Gasson's Burrell Collection is a furthering of the 1958 concept for the Louisiana Museum of Contemporary Art near Copenhagen by Jørgen Bo and Vilhelm Wohlert, which used a sequence of long narrow galleries ensuring that the exterior wooded setting remained intervisible with the museum objects, preserving a sense of immediacy between inside and outside. Aldo van Eyck's, Sonsbeek Sculpture Pavilion at Arnhem, 1966 (reconstructed at Kröller-Müller Museum 2006) espoused his renowned 'labyrinth clarity' by creating a sequence of events and encounters, with relatively little attention paid to the façade and this may have also influenced Barry Gasson Architects' concept of an unarticulated exterior for the Burrell, which demonstrates zones of glazing emerging from the heavier sandstone elevations, but here also includes references to early Christian architecture through the mock chapel entrance block. A 'muted historicism' is invoked with an overall result of 'self-effacing informality' (Calder).

The building provides an inspiring setting for Glasgow shipping magnate, Sir William Burrell's, vast collection of art and antiquities bequeathed to the City of Glasgow in 1944 under strict instruction that the collection be kept intact and housed at least 16 miles from the centre of Glasgow to ensure that the objects would not be contaminated by the city's industrial pollution.
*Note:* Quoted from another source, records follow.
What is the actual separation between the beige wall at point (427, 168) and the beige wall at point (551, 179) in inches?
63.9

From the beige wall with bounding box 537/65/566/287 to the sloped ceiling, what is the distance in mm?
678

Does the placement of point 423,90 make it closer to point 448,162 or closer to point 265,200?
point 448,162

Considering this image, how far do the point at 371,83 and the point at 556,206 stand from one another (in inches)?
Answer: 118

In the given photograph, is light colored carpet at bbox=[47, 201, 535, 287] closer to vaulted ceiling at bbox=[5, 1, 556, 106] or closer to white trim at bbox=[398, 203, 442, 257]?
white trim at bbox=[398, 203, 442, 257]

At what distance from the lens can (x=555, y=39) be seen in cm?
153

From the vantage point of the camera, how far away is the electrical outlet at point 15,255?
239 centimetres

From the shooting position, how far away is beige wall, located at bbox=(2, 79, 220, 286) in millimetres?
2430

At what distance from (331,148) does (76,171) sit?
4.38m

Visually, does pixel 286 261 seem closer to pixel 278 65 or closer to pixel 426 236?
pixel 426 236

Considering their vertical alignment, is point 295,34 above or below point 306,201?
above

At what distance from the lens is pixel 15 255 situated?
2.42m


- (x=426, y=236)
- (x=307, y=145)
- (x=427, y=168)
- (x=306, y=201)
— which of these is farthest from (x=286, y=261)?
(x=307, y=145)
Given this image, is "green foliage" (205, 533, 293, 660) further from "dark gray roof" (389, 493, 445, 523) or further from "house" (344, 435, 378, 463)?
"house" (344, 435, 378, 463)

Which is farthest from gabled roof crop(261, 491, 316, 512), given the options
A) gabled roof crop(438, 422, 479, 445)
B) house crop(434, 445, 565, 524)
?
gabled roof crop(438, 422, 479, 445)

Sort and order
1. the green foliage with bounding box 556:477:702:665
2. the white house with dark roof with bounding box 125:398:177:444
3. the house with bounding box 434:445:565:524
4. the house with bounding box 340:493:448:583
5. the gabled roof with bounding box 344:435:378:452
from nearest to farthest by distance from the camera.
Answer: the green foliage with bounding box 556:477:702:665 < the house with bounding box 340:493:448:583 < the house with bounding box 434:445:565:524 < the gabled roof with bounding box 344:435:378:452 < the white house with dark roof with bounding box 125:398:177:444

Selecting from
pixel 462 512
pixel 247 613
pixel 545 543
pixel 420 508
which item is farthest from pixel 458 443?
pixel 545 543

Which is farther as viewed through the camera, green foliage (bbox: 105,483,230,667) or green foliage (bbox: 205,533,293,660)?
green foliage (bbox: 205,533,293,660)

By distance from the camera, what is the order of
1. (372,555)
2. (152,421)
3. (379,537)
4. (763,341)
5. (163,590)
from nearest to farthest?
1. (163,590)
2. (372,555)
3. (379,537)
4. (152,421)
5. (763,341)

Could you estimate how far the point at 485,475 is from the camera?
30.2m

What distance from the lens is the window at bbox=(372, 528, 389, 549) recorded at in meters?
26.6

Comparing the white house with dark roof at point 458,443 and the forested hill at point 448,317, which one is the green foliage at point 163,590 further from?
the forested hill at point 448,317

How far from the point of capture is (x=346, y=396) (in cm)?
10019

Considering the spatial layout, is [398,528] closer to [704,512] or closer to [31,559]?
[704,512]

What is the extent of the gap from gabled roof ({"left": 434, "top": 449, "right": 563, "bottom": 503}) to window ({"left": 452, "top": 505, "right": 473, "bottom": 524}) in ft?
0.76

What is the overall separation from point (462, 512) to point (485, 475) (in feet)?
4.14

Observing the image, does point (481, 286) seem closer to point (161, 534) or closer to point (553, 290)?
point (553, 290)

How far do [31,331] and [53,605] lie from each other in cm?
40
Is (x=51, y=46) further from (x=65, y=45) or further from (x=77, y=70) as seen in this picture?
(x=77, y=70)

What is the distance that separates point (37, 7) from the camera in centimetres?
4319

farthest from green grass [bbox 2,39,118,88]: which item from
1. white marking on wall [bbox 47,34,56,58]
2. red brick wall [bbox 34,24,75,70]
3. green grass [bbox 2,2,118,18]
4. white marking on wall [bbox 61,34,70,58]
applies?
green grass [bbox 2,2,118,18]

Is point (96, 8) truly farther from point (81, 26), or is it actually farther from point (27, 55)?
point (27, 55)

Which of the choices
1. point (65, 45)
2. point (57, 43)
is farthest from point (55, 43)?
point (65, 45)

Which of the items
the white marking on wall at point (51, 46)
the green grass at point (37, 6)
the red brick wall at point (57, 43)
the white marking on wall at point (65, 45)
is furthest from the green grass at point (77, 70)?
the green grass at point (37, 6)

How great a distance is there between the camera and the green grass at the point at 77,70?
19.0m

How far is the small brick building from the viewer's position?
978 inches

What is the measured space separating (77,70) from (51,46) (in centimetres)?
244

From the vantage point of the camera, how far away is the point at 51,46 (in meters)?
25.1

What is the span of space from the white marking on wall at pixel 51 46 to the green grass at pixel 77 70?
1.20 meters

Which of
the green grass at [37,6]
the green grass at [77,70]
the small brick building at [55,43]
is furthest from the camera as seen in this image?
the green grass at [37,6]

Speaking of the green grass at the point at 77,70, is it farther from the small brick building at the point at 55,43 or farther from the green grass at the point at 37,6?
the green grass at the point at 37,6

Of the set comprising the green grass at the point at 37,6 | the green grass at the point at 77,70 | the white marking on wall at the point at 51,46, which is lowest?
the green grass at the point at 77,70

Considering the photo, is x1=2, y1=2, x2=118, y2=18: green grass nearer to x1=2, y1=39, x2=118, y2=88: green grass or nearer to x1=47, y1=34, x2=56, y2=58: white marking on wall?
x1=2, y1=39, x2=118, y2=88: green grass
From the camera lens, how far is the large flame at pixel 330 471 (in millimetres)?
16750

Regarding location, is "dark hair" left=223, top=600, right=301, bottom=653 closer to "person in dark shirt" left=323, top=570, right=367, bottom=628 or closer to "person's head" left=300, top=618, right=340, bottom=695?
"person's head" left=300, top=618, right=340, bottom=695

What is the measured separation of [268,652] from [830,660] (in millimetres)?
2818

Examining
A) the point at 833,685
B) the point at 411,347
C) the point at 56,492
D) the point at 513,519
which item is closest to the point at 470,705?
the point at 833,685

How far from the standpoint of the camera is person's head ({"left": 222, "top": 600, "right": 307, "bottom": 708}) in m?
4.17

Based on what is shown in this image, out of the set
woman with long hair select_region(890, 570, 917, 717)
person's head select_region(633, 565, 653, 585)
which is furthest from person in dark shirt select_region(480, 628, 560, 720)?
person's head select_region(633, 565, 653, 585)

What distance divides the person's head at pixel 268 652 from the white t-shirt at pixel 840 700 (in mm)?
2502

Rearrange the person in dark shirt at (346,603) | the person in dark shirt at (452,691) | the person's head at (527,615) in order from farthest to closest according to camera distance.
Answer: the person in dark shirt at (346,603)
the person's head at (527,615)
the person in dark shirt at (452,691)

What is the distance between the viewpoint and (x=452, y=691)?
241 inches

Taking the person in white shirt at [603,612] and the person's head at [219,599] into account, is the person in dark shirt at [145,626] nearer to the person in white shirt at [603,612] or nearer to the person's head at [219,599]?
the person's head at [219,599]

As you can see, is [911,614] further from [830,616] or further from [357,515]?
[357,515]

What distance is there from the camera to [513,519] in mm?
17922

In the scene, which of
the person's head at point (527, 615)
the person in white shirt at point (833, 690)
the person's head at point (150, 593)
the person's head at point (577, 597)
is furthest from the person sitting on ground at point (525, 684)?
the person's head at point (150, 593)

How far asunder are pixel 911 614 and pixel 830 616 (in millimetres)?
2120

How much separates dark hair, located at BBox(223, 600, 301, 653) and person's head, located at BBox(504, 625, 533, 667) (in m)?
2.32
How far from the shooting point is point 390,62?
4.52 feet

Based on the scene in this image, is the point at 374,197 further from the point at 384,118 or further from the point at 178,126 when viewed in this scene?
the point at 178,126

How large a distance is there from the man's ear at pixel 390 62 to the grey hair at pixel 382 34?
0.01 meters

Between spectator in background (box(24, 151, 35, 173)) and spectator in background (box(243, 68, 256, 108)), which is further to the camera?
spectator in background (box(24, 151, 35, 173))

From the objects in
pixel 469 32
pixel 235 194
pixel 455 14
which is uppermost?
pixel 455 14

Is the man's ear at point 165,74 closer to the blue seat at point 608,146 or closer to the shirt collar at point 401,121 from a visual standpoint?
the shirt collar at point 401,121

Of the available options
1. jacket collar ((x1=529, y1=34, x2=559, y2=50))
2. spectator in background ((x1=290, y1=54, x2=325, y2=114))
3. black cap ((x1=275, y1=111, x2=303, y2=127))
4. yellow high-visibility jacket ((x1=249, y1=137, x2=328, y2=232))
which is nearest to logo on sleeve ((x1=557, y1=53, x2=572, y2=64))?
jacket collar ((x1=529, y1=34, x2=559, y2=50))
When Pollok House and its policies became available in the late 1960s, Burrell's trustees agreed to change the condition of the bequest and allow the collection to be located 3 miles from the centre of Glasgow in a generous parkland setting. The competition for the new museum building was launched in 1970 and Barry Gasson's practice was appointed in 1972. Gasson, Andresen and Meunier's design was distinguished from the other 241 entries by its positioning within Pollok Park nestled into the woodland at the edge of the open parkland, deliberately integrating the exterior with interior along the glazed north-facing wall. Construction began in 1978 and the building was opened officially by Queen Elizabeth in 1983. The project cost was £16,500,000.

Sir William Burrell (1861-1958) lived at 8 Great Western Terrace Glasgow and at Hutton Castle, near Berwick-upon-Tweed, Scottish Borders, from circa 1927 (purchased in 1916) until his death in 1958. The reconstructed Hutton Castle rooms include items from the hall, dining room and drawing room. Burrell's vast collection consisted of over 8,000 items and focused on late Gothic and early Renaissance Europe. The collection also contains outstanding examples of Chinese art, French and Dutch paintings, Islamic art and objects from ancient civilizations. Some of the architectural fragments included in the building came from 16th century Hornby Castle, Yorkshire.

Gordon Barry Gasson OBE, ARIBA, an English architect, studied at Birmingham University, Columbia University in New York and completed his MA at Cambridge University where he later taught. By 1970 he had formed a partnership with John Charles Christopher Meunier as Barry Gasson & John Meunier. The practice is credited with few commissions (Museum of Agriculture, Baghdad, 1975) concentrating almost exclusively on the Burrell Collection. In 1987 Gasson was practising under his own name with an office in Glasgow.

Brit Andresen RAIA (Australia) studied architecture at Trondheim University Norway qualifying as Sivil Arkitekt in 1969. She became a Registered Architect in Queensland, Australia and has taught architecture at the University of Cambridge, the Architectural Association and the School of Architecture and Urban Planning UCLA (Master of Architecture Program).

John Meunier ARIBA, AIA (US) studied at Liverpool, Harvard and Cambridge, and later taught at Cambridge from 1962 to 1976. Meunier moved to the United States in 1976 teaching successively at the University of Cincinnati and Arizona State University, also publishing widely on architectural education.